DeePKS Model for Halide Perovskites with the Accuracy of a Hybrid Functional

Accurate prediction of the electronic structure properties of halide perovskites plays a significant role in the design of highly efficient and stable solar cells. While density functional theory (DFT) within the generalized gradient approximation (GGA) offers reliable prediction in terms of lattice constants and potential energy surface for halide perovskites, it severely underestimates the band gap due to the lack of a non-local exact exchange term, which exists in computationally expensive hybrid functionals. In this work, a universal Deep Kohn-Sham (DeePKS) model based on a neural network is trained so as to enable electronic structure calculations with the accuracy of the hybrid functional HSE06 and efficiency comparable to the GGA functional for a plethora of halide perovskites, i.e., ABX(3) (A = FA, MA, Cs; B = Sn, Pb; X = Cl, Br, I), as well as two types of Ruddlesden-Popper perovskites.

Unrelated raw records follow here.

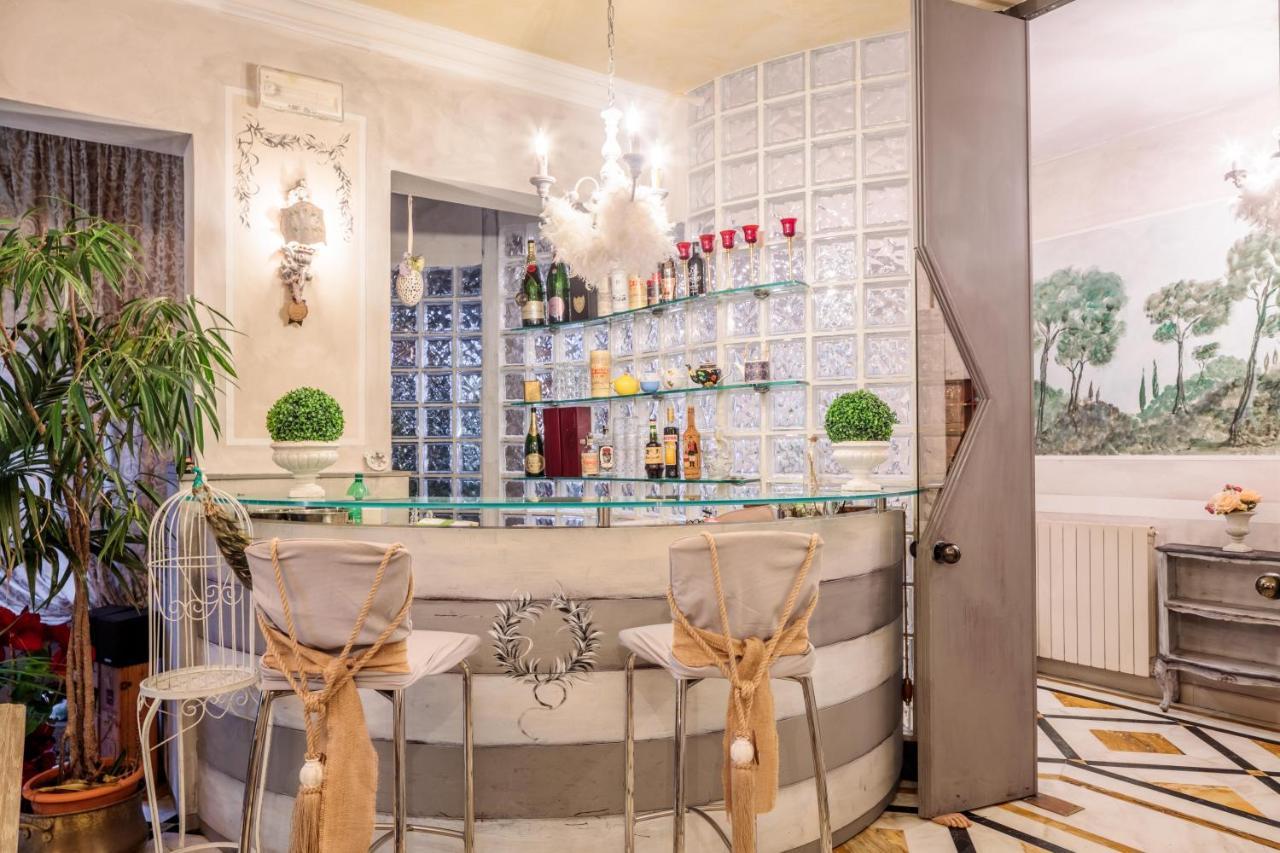 Hotel Luciana مارينا دي ماسا المظهر الخارجي الصورة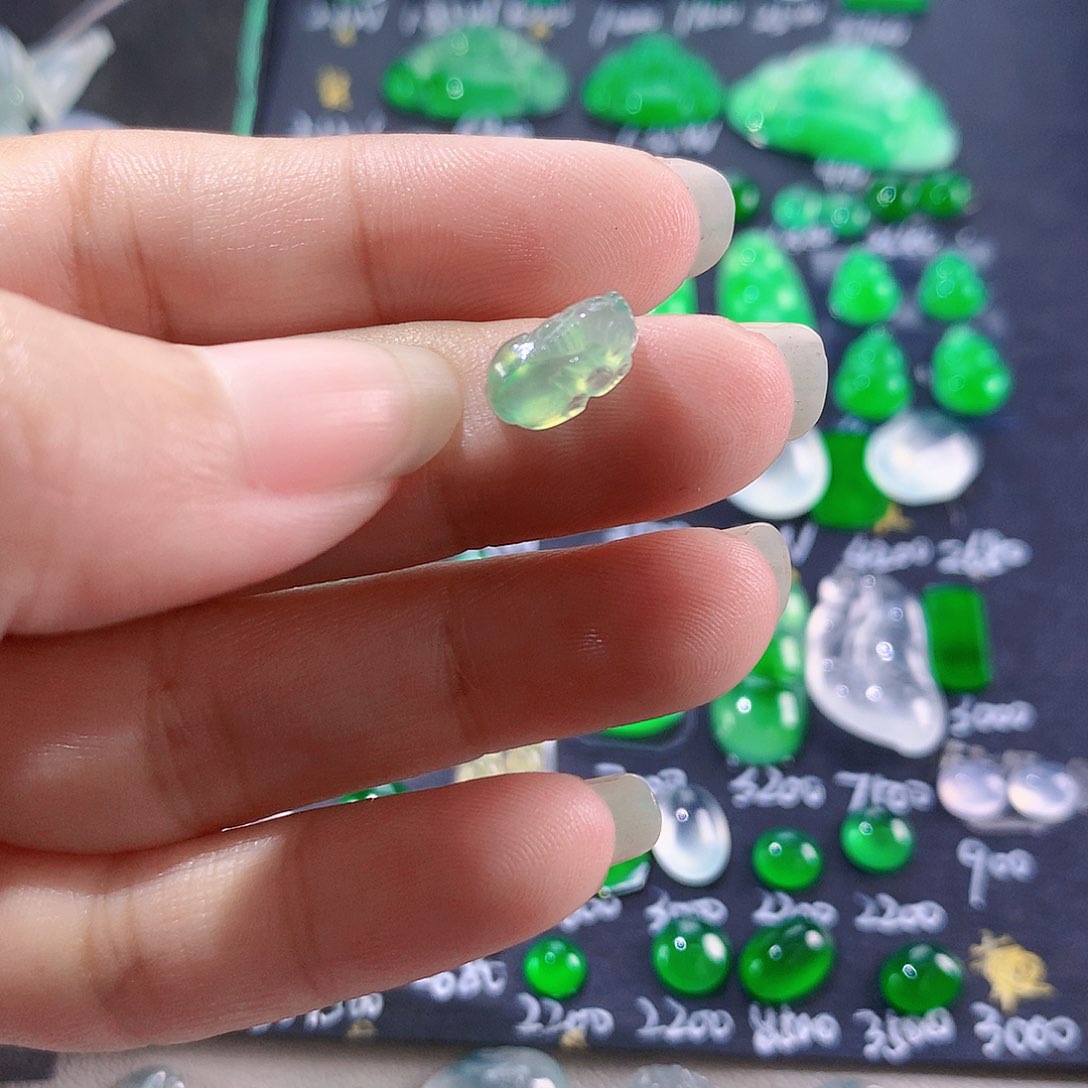 【闪购商品】翡翠颈饰未镶嵌貔貅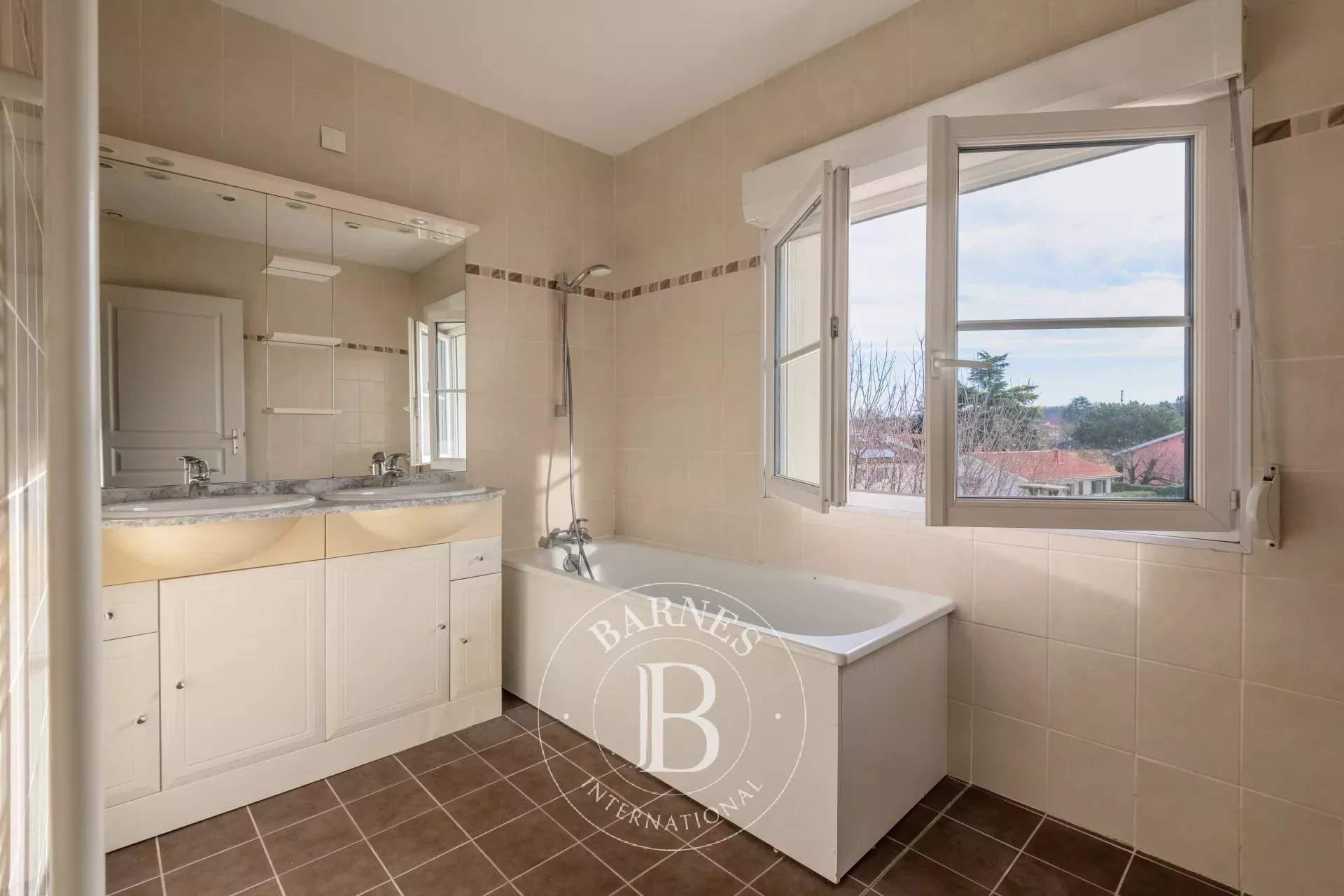 Feyzin  - Maison 10 Pi&egrave;ces - picture 13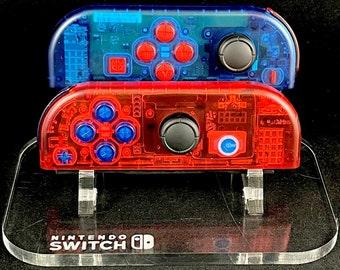 Joy-Cons de Nintendo transparentes rojos y azules con botones opuestos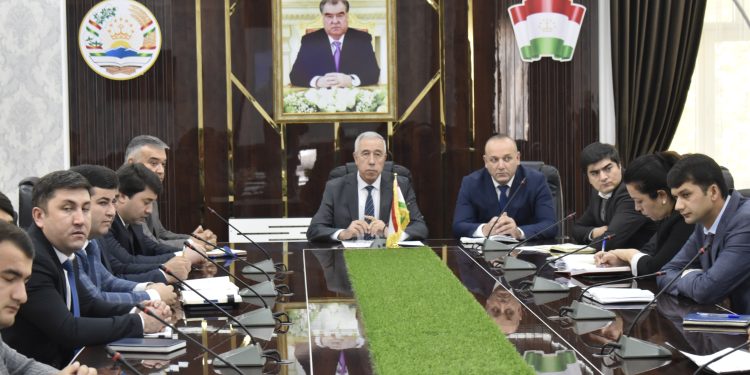 Таҷлили Рӯзи Президент дар Хадамоти муҳоҷират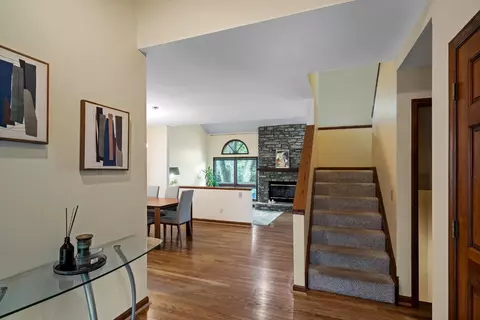 9849 Chimney Sweep Ln, Blue Ash, OH 45241 photo 3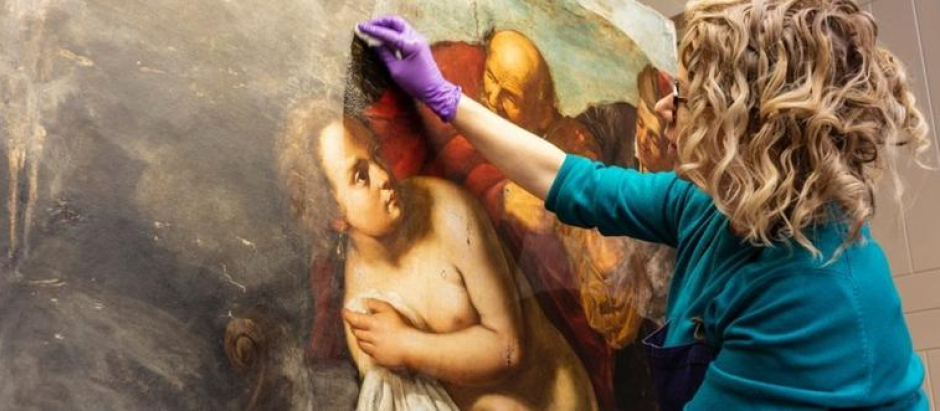 Una restauradora trabaja en el cuadro 'Susana y el viejo', de Artemisia Gentileschi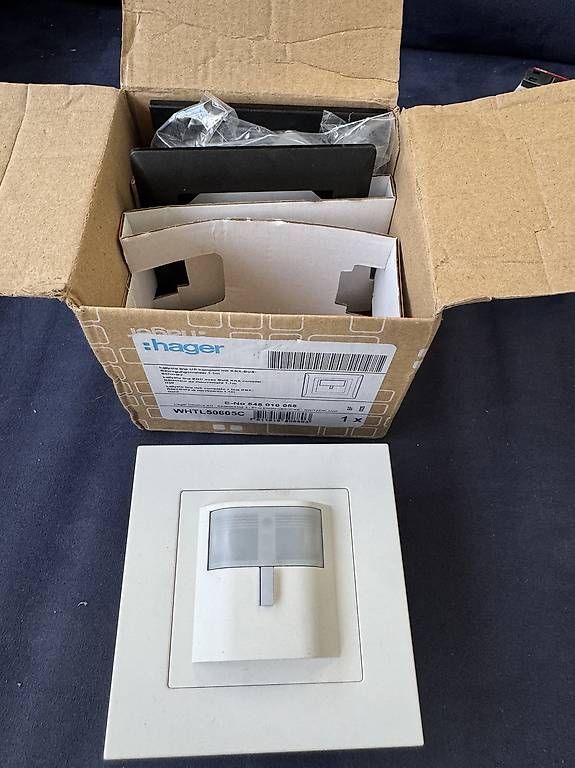 Interruttori: Hager UP KNX-Bewegungsmelder  – Usato da Wald Ar venduto da and_hd2f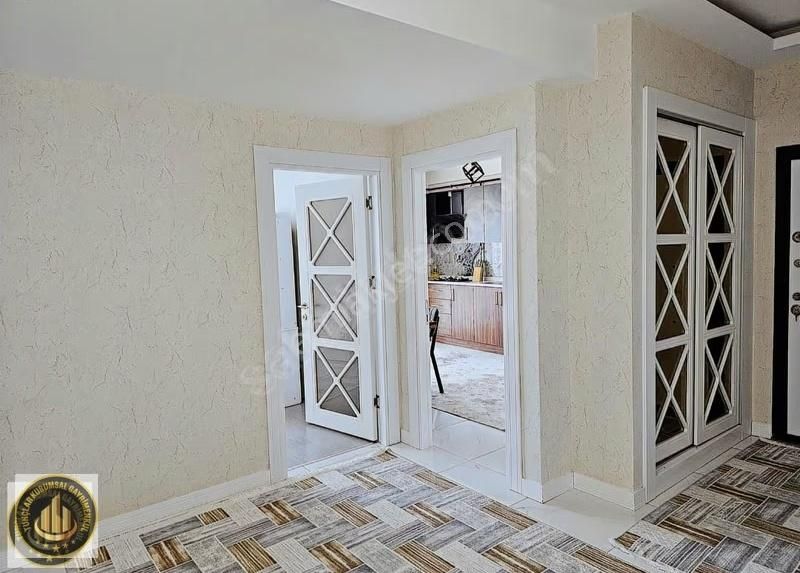 Üçkuyular Lüks Arakat Site İçinde Ferah Cephe Kiralık Daire... - Görsel 28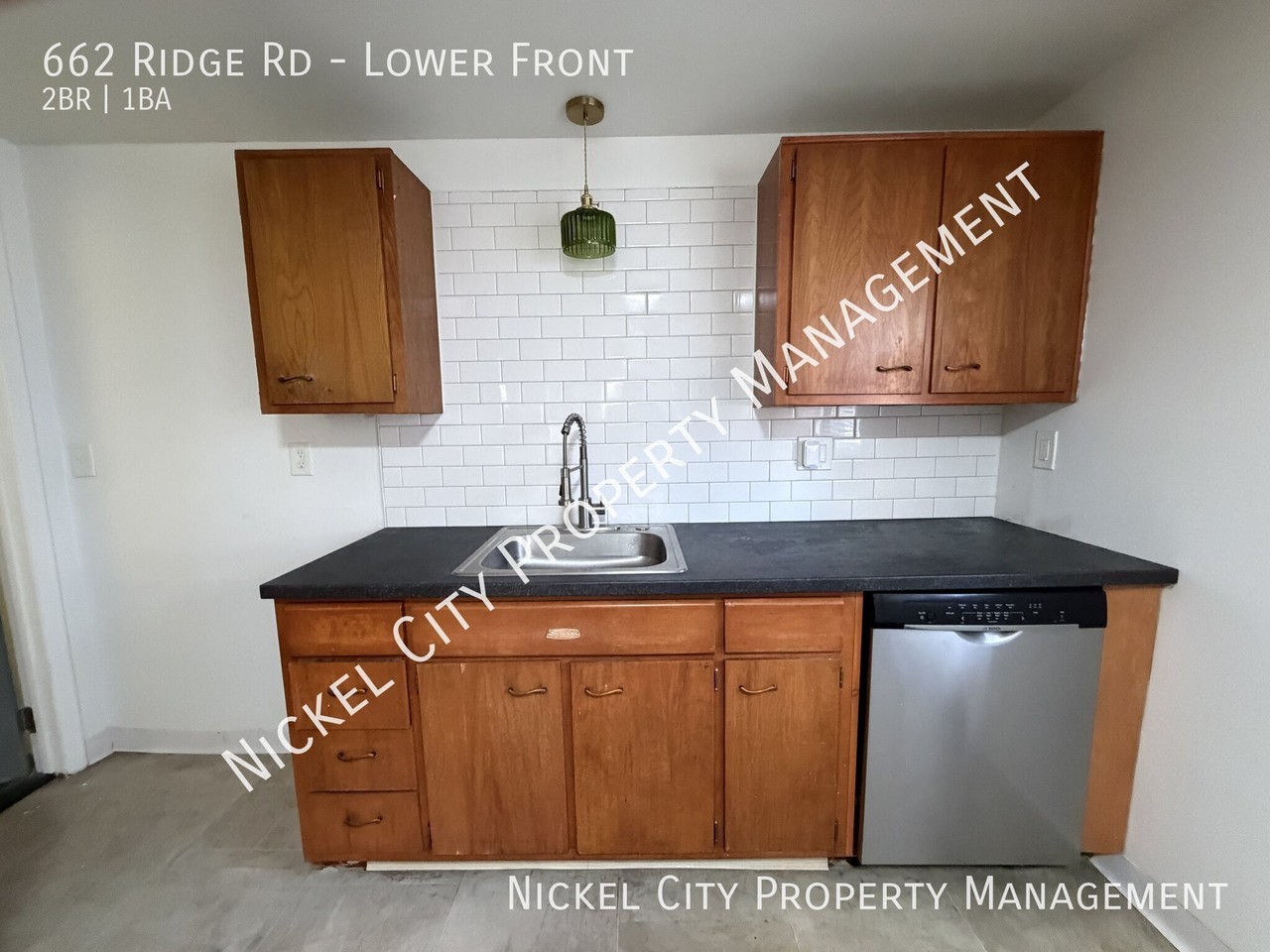 662 Ridge Rd - Photo 3 of 7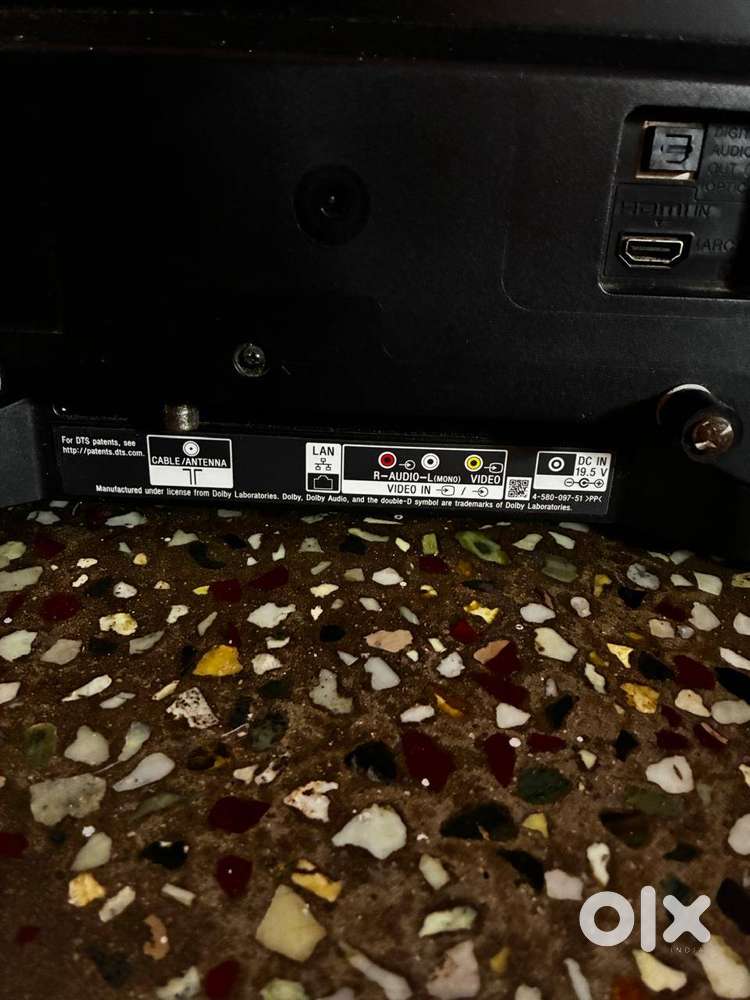 SONY 40 INCHES LED FULL HD TV FOR SALES DISPLAY BROKEN
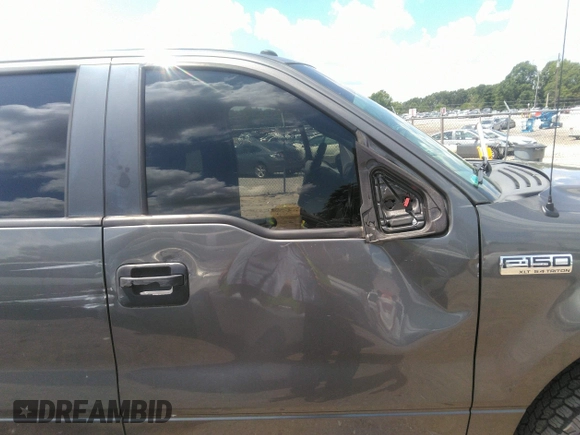 2008 Ford F-150 XLT z VIN 1FTPW12V58FC02143, wystawiony jako IAAI lot #42617372 z przebiegiem 287 750 mil mil oraz . Historia ofert i sprzedaży dostępna na DreamBid. Obrazek 17.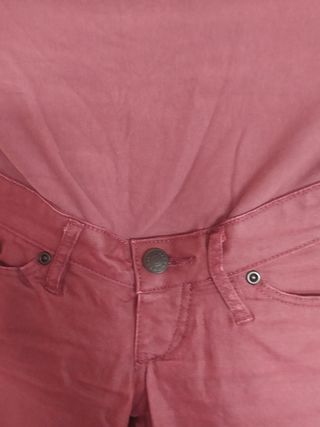 pantalón premamá de H&M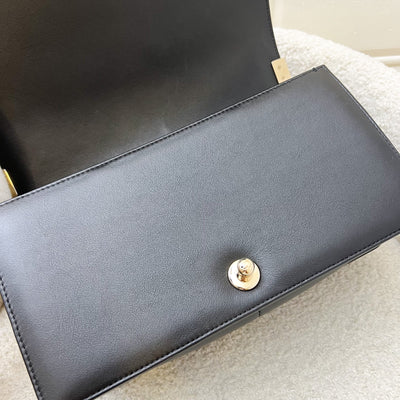 Chanel Medium 25cm Boy Flap in Chevron Quilted Black Lambskin and GHW (Model: A67086)
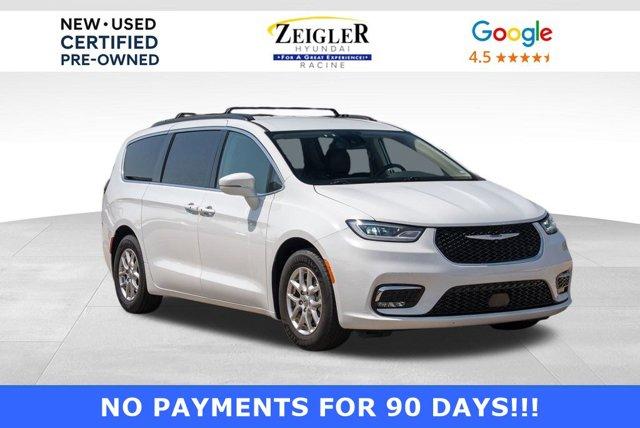 used 2022 Chrysler Pacifica car, priced at $20,495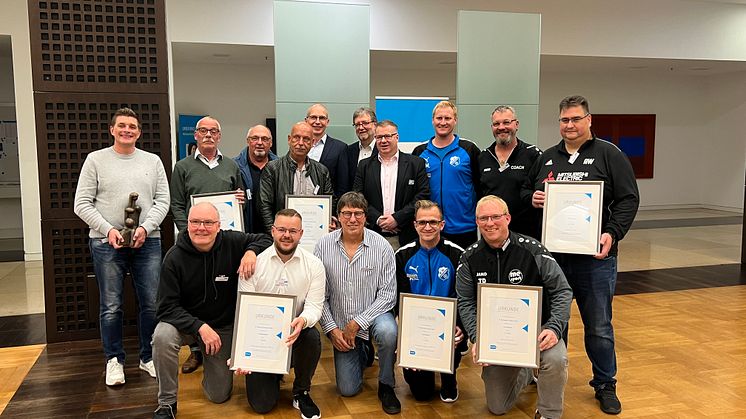 Andreas Eurich mit Heiner Fragemann, Stefan Langerfeld, Rüdiger Vollborn sowie den Preisträgern des Barmenia-Fairplay-Pokals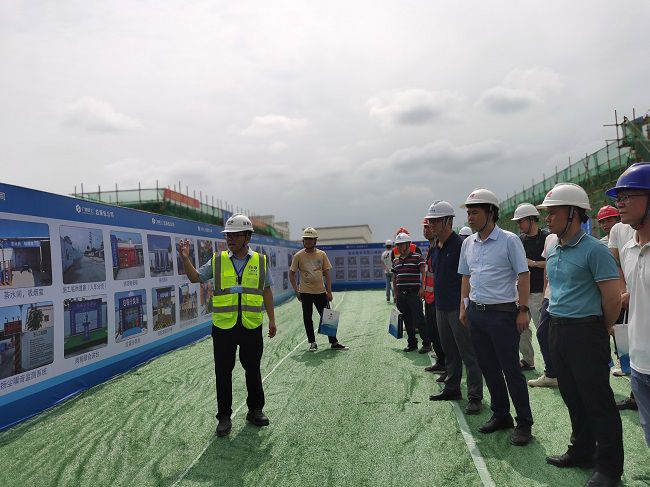 ��Ħ�ֳ������ľ� �㣨��ͼ��.jpg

Forces, band gaps, and density of states (DOS) predicted by our DeePKS model for all aforementioned perovskites are in good agreement with the HSE06 results, with significantly improved efficiency. In addition, even though the spin-orbit coupling (SOC) effect has not been taken into consideration during the training process, DeePKS + SOC offers a highly consistent band gap and DOS as compared to HSE06 + SOC for Pb-containing systems. We believe that such a DeePKS model can be readily applied for an accurate yet efficient prediction of various properties for the family of halide perovskites.